- _EXERCISE_
Each record below should be reproduced as it is written, with pictures left out entirely.

(Dataset entries)
======
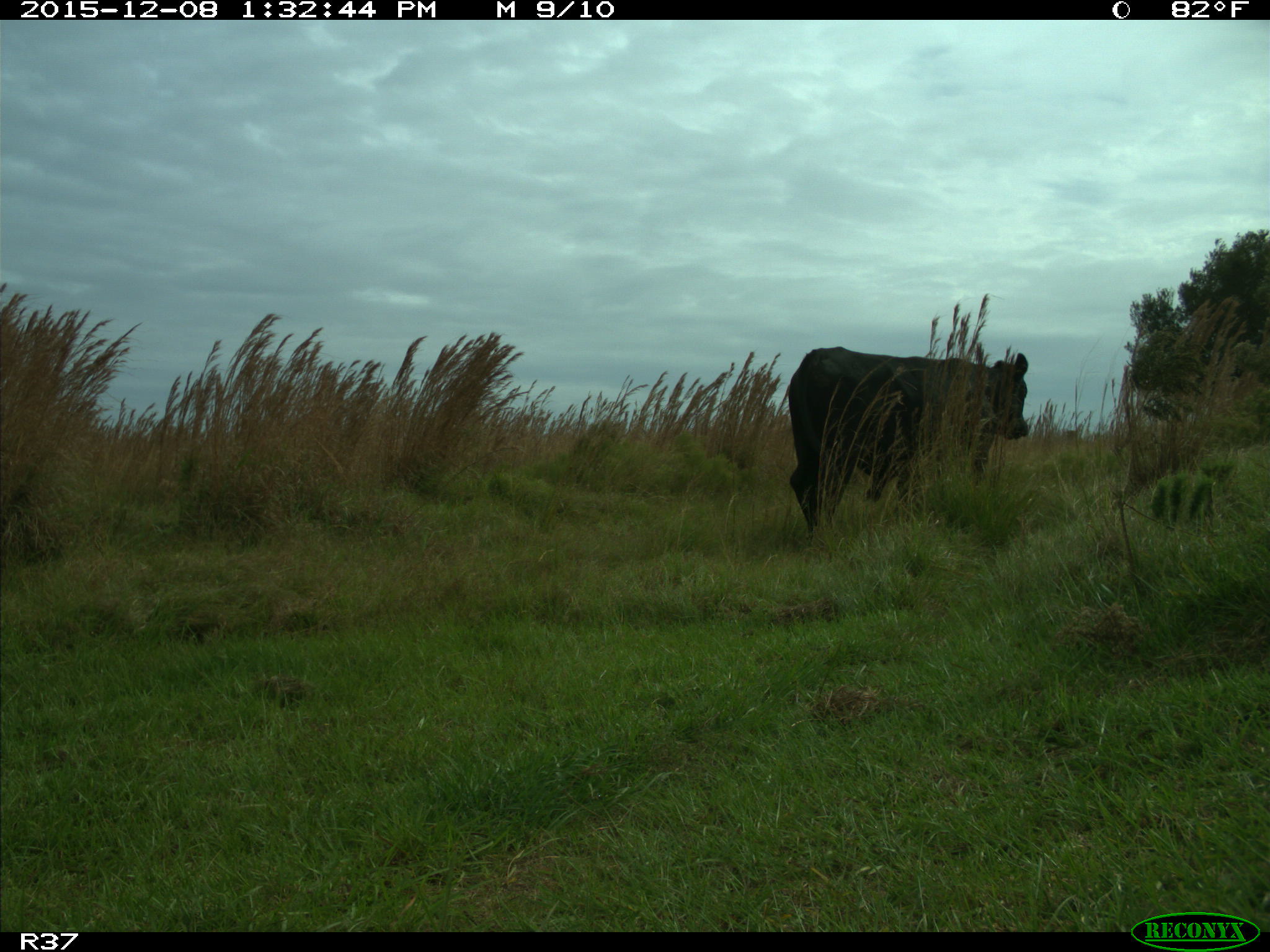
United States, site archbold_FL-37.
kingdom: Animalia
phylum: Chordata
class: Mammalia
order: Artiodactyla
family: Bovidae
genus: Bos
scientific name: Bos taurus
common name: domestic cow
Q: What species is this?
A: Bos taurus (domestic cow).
======
- _SOLUTION TO THIS TASK_
United States, site archbold_FL-37.
kingdom: Animalia
phylum: Chordata
class: Mammalia
order: Artiodactyla
family: Bovidae
genus: Bos
scientific name: Bos taurus
common name: domestic cow
Q: What species is this?
A: Bos taurus (domestic cow).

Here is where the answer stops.